### Texte extrait:
····················
Le créationnisme est une doctrine, d’abord religieuse, qui s’est ensuite introduite dans le champ scientifique : elle plaide pour une vision de la nature et de l’univers expliqués entièrement selon des critères religieux. Plus précisément, sur des récits mythologiques largement inspirés des récits bibliques de la Genèse. En assumant par la suite un caractère scientifique, cette narration théologique a pu échapper, surtout aux États-Unis, aux mailles d’une législation rigoureuse en matière d’enseignement religieux dans le cadre de l’école publique. Elle est ainsi devenue une matière brûlante.
Aux USA, les étapes de cette doctrine se sont déroulées de la façon suivante : de la « simple » doctrine du créationnisme à celle plus complexe de l’« intelligent design » [2]. Ce dernier a pu se répandre ultérieurement [3] pour son caractère apparemment plus scientifique et plus acceptable pour un grand public.
La Turquie a suivi de près l’évolution du créationnisme qui se développait au-delà de l’Atlantique : les fondations religieuses musulmanes et coraniques turques ont trouvé dans les doctrines enseignées et diffusées aux États-Unis, un intéressant appui. Rappelons ce qu’est le créationnisme : il s’oppose à une vision de l’origine de l’univers par évolution de l’espèce, qui trouve ses racines dans la théorie de Charles Darwin. Les créationnistes postulent une intervention directe de Dieu qui aurait installé Adam et Ève dans le paradis terrestre, comme l’illustre le livre de la Genèse. D’après cette théorie, l’espèce humaine ne peut pas avoir subi d’évolution et ne pourrait donc pas être passée par des étapes différentes. Au point de vue théologique, cette théorie met en question les acquis de la théorie de l’évolution.
Si le créationnisme est apparu après la Deuxième Guerre mondiale jusqu’à devenir une théorie « scientifique », exclue par la suite de l’enseignement public, il s’est recyclé dans la théorie de l’intelligent design, arrivé en Turquie dans les années 1980.
La Turquie et l’esprit créationniste
Dans les années 1980, le créationnisme commence à apparaître dans les manuels scolaires turcs, notamment parce que les hommes politiques de l’époque étaient préoccupés parce qu’ils estimaient que l’on donnait trop d’importance à l’évolutionnisme et au darwinisme. Le coup d’État de 1997 [4] qui renversa Erbakan, tenta de rétablir la prééminence laïque dans un certain nombre de domaines, y compris l’enseignement public. Il n’empêche que la doctrine du créationnisme se diffusa. En particulier, grâce à un « savant musulman », Adnan Oktar, né en 1956 à Ankara. Il construira autour de cette théorie et de sa personne un mouvement digne d’être remarqué.
····················
### Le problème:
Reproduisez le passage du texte sur le créationnisme commençant par « Aux USA, les » et se poursuivant jusqu'à « un grand public. », en remplaçant « USA » par « États-Unis ». Les lignes qui suivent n'interviennent en rien dans ce travail.

### Données extraites d'une collection:
····················
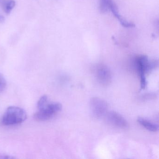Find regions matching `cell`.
Segmentation results:
<instances>
[{
  "instance_id": "cell-1",
  "label": "cell",
  "mask_w": 159,
  "mask_h": 159,
  "mask_svg": "<svg viewBox=\"0 0 159 159\" xmlns=\"http://www.w3.org/2000/svg\"><path fill=\"white\" fill-rule=\"evenodd\" d=\"M158 65V61L150 60L147 56L139 55L136 57L135 66L139 75L141 89H145L147 87L146 76L147 73H150L152 70L156 69Z\"/></svg>"
},
{
  "instance_id": "cell-2",
  "label": "cell",
  "mask_w": 159,
  "mask_h": 159,
  "mask_svg": "<svg viewBox=\"0 0 159 159\" xmlns=\"http://www.w3.org/2000/svg\"><path fill=\"white\" fill-rule=\"evenodd\" d=\"M27 118L25 110L17 107H10L2 118L1 123L4 125H13L24 122Z\"/></svg>"
},
{
  "instance_id": "cell-3",
  "label": "cell",
  "mask_w": 159,
  "mask_h": 159,
  "mask_svg": "<svg viewBox=\"0 0 159 159\" xmlns=\"http://www.w3.org/2000/svg\"><path fill=\"white\" fill-rule=\"evenodd\" d=\"M62 109V106L58 102L47 103L44 107L39 109L34 114V118L39 121H45L52 119Z\"/></svg>"
},
{
  "instance_id": "cell-4",
  "label": "cell",
  "mask_w": 159,
  "mask_h": 159,
  "mask_svg": "<svg viewBox=\"0 0 159 159\" xmlns=\"http://www.w3.org/2000/svg\"><path fill=\"white\" fill-rule=\"evenodd\" d=\"M90 107L92 115L96 118H102L108 112L107 103L99 98H93L90 100Z\"/></svg>"
},
{
  "instance_id": "cell-5",
  "label": "cell",
  "mask_w": 159,
  "mask_h": 159,
  "mask_svg": "<svg viewBox=\"0 0 159 159\" xmlns=\"http://www.w3.org/2000/svg\"><path fill=\"white\" fill-rule=\"evenodd\" d=\"M96 76L98 82L104 85H109L112 80V75L109 68L107 66L100 65L97 68Z\"/></svg>"
},
{
  "instance_id": "cell-6",
  "label": "cell",
  "mask_w": 159,
  "mask_h": 159,
  "mask_svg": "<svg viewBox=\"0 0 159 159\" xmlns=\"http://www.w3.org/2000/svg\"><path fill=\"white\" fill-rule=\"evenodd\" d=\"M106 116L108 122L115 127L121 129H126L128 127L129 125L126 120L116 111H108Z\"/></svg>"
},
{
  "instance_id": "cell-7",
  "label": "cell",
  "mask_w": 159,
  "mask_h": 159,
  "mask_svg": "<svg viewBox=\"0 0 159 159\" xmlns=\"http://www.w3.org/2000/svg\"><path fill=\"white\" fill-rule=\"evenodd\" d=\"M109 11H111L113 15L117 18V20H119L120 24L126 28H132L135 26V25L133 23L128 22L122 17L121 16L119 13L118 7L113 1V0H111L110 2Z\"/></svg>"
},
{
  "instance_id": "cell-8",
  "label": "cell",
  "mask_w": 159,
  "mask_h": 159,
  "mask_svg": "<svg viewBox=\"0 0 159 159\" xmlns=\"http://www.w3.org/2000/svg\"><path fill=\"white\" fill-rule=\"evenodd\" d=\"M137 121L141 126L145 129L152 132H157L159 130V126L156 124L152 122L147 119L139 117L137 119Z\"/></svg>"
},
{
  "instance_id": "cell-9",
  "label": "cell",
  "mask_w": 159,
  "mask_h": 159,
  "mask_svg": "<svg viewBox=\"0 0 159 159\" xmlns=\"http://www.w3.org/2000/svg\"><path fill=\"white\" fill-rule=\"evenodd\" d=\"M0 5L3 11L9 15L16 6L14 0H0Z\"/></svg>"
},
{
  "instance_id": "cell-10",
  "label": "cell",
  "mask_w": 159,
  "mask_h": 159,
  "mask_svg": "<svg viewBox=\"0 0 159 159\" xmlns=\"http://www.w3.org/2000/svg\"><path fill=\"white\" fill-rule=\"evenodd\" d=\"M111 0H100L99 10L101 12L106 13L109 11V5Z\"/></svg>"
},
{
  "instance_id": "cell-11",
  "label": "cell",
  "mask_w": 159,
  "mask_h": 159,
  "mask_svg": "<svg viewBox=\"0 0 159 159\" xmlns=\"http://www.w3.org/2000/svg\"><path fill=\"white\" fill-rule=\"evenodd\" d=\"M48 97L47 96L43 95L41 97L38 101V104H37L38 109L44 107L46 104L48 103Z\"/></svg>"
},
{
  "instance_id": "cell-12",
  "label": "cell",
  "mask_w": 159,
  "mask_h": 159,
  "mask_svg": "<svg viewBox=\"0 0 159 159\" xmlns=\"http://www.w3.org/2000/svg\"><path fill=\"white\" fill-rule=\"evenodd\" d=\"M7 87V81L4 77L0 73V92L5 90Z\"/></svg>"
},
{
  "instance_id": "cell-13",
  "label": "cell",
  "mask_w": 159,
  "mask_h": 159,
  "mask_svg": "<svg viewBox=\"0 0 159 159\" xmlns=\"http://www.w3.org/2000/svg\"><path fill=\"white\" fill-rule=\"evenodd\" d=\"M16 157L6 154H0V159H15Z\"/></svg>"
},
{
  "instance_id": "cell-14",
  "label": "cell",
  "mask_w": 159,
  "mask_h": 159,
  "mask_svg": "<svg viewBox=\"0 0 159 159\" xmlns=\"http://www.w3.org/2000/svg\"><path fill=\"white\" fill-rule=\"evenodd\" d=\"M5 21V18L2 16L0 15V23H3Z\"/></svg>"
}]
</instances>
····················
### Résultat final:
Aux États-Unis, les étapes de cette doctrine se sont déroulées de la façon suivante : de la « simple » doctrine du créationnisme à celle plus complexe de l’« intelligent design » [2]. Ce dernier a pu se répandre ultérieurement [3] pour son caractère apparemment plus scientifique et plus acceptable pour un grand public.